Sour Patch Kids- Asher Roth

End of Easter (plus Asher review)

Posted in Hip Hop, Uncategorized with tags , , , , , , , , , , on April 12, 2009 by JB

 Ive never seen a more Easter-y pictureI’ve never seen a more Easter-y picture

So on Easter morning I went to church with the family. I love going to church on Easter Sunday because it’s the one of  the only days in the year my church has a choir, and it’s the only day they sing “Rain Down.” 

That’s the best (i.e. only) version I could find online. But anyways, that’s my FAVORITE church song. I only get to hear it once a year on Easter, so that’s why I like going to Easter Sunday mass. And they finally took the leash off the guy who sings it.

The guy who sings the main part used to go crazy. He would go all out, but then the last couple years, it seemed like he was holding back or something. But today he just went for it. It was awesome. Like one of those crazy masses on TV with the soulful choirs.  

Yeah, that looks about right.

Looks like my church choir. White and creepy. But full o' the Holy Spirit!

I also got some sweet chocolate rabbits and stuff. So Easter was pretty good for me this year.

 

So have you listened to the Asher Roth cd yet? I have. And I think it’s pretty good. Not all of the tracks are great, but definitely enough to make it worth the purchase. The cd’s got the right tone and is pretty cohesive musically. Looking at what people are saying about it online, a lot of people are complaining that he’s not that “talented,” that he’s corny, and that he’s not really saying anything in his songs. And I got a problem with some of those claims.

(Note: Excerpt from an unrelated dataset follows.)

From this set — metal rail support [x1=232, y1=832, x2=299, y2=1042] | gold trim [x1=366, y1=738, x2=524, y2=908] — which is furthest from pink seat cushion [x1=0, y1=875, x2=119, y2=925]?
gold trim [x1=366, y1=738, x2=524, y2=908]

1. Talented? It depends what your definition of talented is and what your actually looking for in music. He’s got a decent flow, not one of the best, but definitely good. His flow gets tired sometimes in a way that Em’s never does, but its definitely not bad. Lyrically, he’s nothing special, nothing AMAZING I guess. But he’s definitely competent, funny, and unique. Name one other rapper who’s ever name-dropped Teddy Ruxpin.

The rap game would be better with more Teddy Ruxpin.

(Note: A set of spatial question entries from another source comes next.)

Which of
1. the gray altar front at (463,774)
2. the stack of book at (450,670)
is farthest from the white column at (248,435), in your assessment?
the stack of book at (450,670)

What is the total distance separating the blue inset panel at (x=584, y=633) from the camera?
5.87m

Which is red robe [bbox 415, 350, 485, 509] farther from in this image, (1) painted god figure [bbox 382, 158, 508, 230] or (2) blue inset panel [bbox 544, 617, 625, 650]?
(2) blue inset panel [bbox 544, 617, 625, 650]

And then what are you looking for in music? A rapper can have the best flow or the most intellectual lyrics, but his music can still be garbage. Flow and lyrics are important. But in the end, when you’re selling hip hop or any kind of music, you’re selling the artist, his personality, and his style (vibes, tone, mood). Asher’s got enough of each that the cd’s pretty enjoyable, and I think it’ll sell decently.

2. Yeah, you’re right. He’s corny. I mean, the guy referenced Teddy Ruxpin in a song.

3. He doesn’t say anything important. Yeah that’s right too. Kinda. But it goes back to what I said before. No one (and I mean no one) only listens to hip hop to hear the message, to learn, to understand ghetto realities. Hip hop is music. Some music should be deep and conscious, and some should be fun and good to listen to. There are many rappers who have emptier lyrics than Asher. He’s got a couple nice concepts and slightly deep tracks on here. (He’s also got some dumb songs like “She Don’t Wanna Man,” which I’m sure some people will like, and “Bad Day”) Also, the guy’s being true to himself and speaking about his own experiences. It’s not like he’s a former correctional officer pretending to be a gangsta (that would be embarrassing). He’s a white, suburban kid. Some might think his music isn’t hard enough or he’s not relatable, but he’s just being Asher.

At the end of the day, it’s good music. Not everyone will listen to it, because it is “white people rap.”

I mean, even this guy said he likes Asher's music.

But it’s still good, unique, and something new. Not the deepest, but not so shallow that you feel dirty after you listen to it (like I do with some of the radio stuff). Undeniably better than a lot of the other mainstream stuff. Definitely give it a chance, and if you like it, support young hip hop.

Trackwise, I’d say “Fallin, His Dream, As I Em, and La Di Da are the best tracks. Some solid tracks. And then the worst, as I said before, are probably She Don’t Wanna Man and Bad Day.